Idles in Vicar Street, Dublin, 2 April, 2019

Forget about your irony, your cynicism, your too-cool-for-caring post-modernism, Idles are a band who aren’t afraid to embrace a bit of good old fashioned sincerity. Mixed in with the hardcore-tinged post-punk fury of their sound is a positivity message of hopeful solidarity, and they aren’t afraid to wear that emotion right there on the surface.

And so, between numbers, Idles frontman Joe Talbot practically gushes to the Vicar Street crowd. He lays out exactly what it is the band are singing about: Toxic masculinity, depression, addiction, class, racism, homophobia. And perhaps most importantly, if there’s one message that Idles are all about, it’s that the connection formed through music means something.

Although they’ve been around for a while now (their first EP came out in 2012) it’s only in the last year or two that they’ve come onto most people’s radar. Following on from a mighty show in the Button Factory last year (Read our review here), the Bristol five-piece have been picking up acclaim and fans exponentially. Thus Vicar Street show had been sold out for months, and Idles already have a return to Dublin planned with a Iveagh Gardens show in July.

But such is the sincere power of the night you’d suspect that the bond with the fans has been built up over a couple of decades, rather than a couple of years.

Towards the end of the show Talbot – during one of his many asides – tells Vicar Street that Idles aren’t a punk band. “Soul was punk before punk was a thing,” he says, so why not think of Idles as a soul band.

There’s a legitimate argument here for sure. Beneath the roaring, feedback-drenched riffs and growling hardcore vocals, there’s a certain easy melody to most of Idles songs. You couldn’t quite call it pop, but there’s more than one moment where you’d be forgive the opening up a circular gap in the crowd for a slow dance rather than a mosh pit.

Idles know just how to take the marriage of violence and positivity that critics have claimed doesn’t really exist in heavy metal, or punk, or grunge, or countless other genres – and hammer it home with ferocious clarity. Take Television, which lands like a warhead right at the end of the show and sees Talbot leaping around the stage, beating his chest and miming punches to his own face – all while he screams the refrain of “If someone talked to you/ The way you do to you/ I’d put their teeth through/ Love yourself”.

There’s no apathy here. The world may be a tough, mean place, with systems of oppression designed to batter the fuck out of you – but Idles have found a way to reflect that without resorting simply to bitter hopelessness.

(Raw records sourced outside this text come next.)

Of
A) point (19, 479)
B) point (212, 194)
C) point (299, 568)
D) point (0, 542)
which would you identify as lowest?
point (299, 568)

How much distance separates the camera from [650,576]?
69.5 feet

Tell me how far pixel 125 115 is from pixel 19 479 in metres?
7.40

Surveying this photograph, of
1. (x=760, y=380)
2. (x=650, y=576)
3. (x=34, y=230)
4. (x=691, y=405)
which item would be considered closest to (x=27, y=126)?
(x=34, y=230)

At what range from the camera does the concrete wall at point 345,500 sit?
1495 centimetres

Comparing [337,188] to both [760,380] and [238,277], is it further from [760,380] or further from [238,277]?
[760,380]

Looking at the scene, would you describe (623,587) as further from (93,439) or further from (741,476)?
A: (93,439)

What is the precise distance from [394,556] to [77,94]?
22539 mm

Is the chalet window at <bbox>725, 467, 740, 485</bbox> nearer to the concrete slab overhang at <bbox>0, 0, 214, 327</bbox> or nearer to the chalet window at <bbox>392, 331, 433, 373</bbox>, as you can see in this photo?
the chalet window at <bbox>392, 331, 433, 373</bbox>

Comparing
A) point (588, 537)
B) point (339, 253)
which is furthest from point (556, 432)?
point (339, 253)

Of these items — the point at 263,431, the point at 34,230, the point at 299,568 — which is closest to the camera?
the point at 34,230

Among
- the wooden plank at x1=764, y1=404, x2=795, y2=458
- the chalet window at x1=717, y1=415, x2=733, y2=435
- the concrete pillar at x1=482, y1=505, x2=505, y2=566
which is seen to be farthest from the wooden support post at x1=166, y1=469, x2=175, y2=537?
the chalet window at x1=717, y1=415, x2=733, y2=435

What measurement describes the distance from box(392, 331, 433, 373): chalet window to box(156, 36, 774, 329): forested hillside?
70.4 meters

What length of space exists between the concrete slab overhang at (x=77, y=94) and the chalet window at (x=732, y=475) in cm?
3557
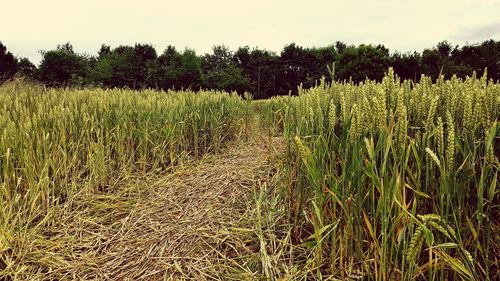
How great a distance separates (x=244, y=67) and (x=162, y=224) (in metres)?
33.0

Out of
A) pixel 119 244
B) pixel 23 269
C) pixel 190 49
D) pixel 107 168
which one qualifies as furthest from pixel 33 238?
pixel 190 49

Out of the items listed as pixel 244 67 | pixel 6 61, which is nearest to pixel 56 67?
pixel 6 61

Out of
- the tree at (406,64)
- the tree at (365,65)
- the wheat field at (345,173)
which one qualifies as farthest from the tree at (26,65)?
the wheat field at (345,173)

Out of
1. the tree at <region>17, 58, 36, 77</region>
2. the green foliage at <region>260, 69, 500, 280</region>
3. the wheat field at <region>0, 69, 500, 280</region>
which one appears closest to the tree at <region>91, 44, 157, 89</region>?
the tree at <region>17, 58, 36, 77</region>

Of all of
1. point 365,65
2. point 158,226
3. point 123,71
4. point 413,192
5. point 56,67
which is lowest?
point 158,226

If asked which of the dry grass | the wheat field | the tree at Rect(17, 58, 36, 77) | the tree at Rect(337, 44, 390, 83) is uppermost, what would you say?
the tree at Rect(17, 58, 36, 77)

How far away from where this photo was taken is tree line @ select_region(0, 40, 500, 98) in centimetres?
2466

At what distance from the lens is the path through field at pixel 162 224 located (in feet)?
6.83

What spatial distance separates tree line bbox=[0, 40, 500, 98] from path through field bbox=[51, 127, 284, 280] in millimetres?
19442

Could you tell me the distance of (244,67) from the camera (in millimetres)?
34719

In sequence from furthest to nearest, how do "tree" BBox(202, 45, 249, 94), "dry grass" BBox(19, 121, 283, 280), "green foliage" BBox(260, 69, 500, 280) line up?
"tree" BBox(202, 45, 249, 94) < "dry grass" BBox(19, 121, 283, 280) < "green foliage" BBox(260, 69, 500, 280)

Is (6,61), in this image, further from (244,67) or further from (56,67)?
(244,67)

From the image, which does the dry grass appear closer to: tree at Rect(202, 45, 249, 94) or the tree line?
the tree line

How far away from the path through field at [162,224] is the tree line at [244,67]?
63.8 feet
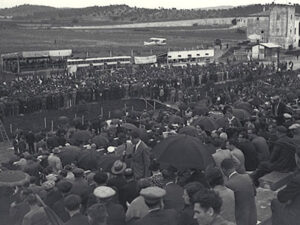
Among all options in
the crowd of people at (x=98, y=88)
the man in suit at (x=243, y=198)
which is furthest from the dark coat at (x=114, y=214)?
the crowd of people at (x=98, y=88)

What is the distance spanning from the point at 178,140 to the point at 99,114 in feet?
62.6

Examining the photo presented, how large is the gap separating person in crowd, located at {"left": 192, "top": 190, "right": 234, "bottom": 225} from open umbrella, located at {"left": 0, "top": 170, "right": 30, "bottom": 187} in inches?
150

And here’s perhaps why they don’t quite fit with the label of punk. Their songs ooze with intensity that drips with anger, but also with heartfelt sincerity.

A sincere, sweaty couple of hours culminates in Rottweiler, a buck wild tirade that devolves from racing melody to an abstract swirl of sound as Talbot vacates the stage entirely and the remainder of the band give themselves over to the generation of layers upon layers of screeching feedback. The whole thing culminates into an effect like a single unbroken five minute scream – a singular blast of noise that underscores everything that band have been getting at.

When Idles called their second LP ‘Joy As An Act of Resistance’ they meant it. Seeing them lives confirms that this is a band with a mission, and how well they deliver on that is something worth seeing live.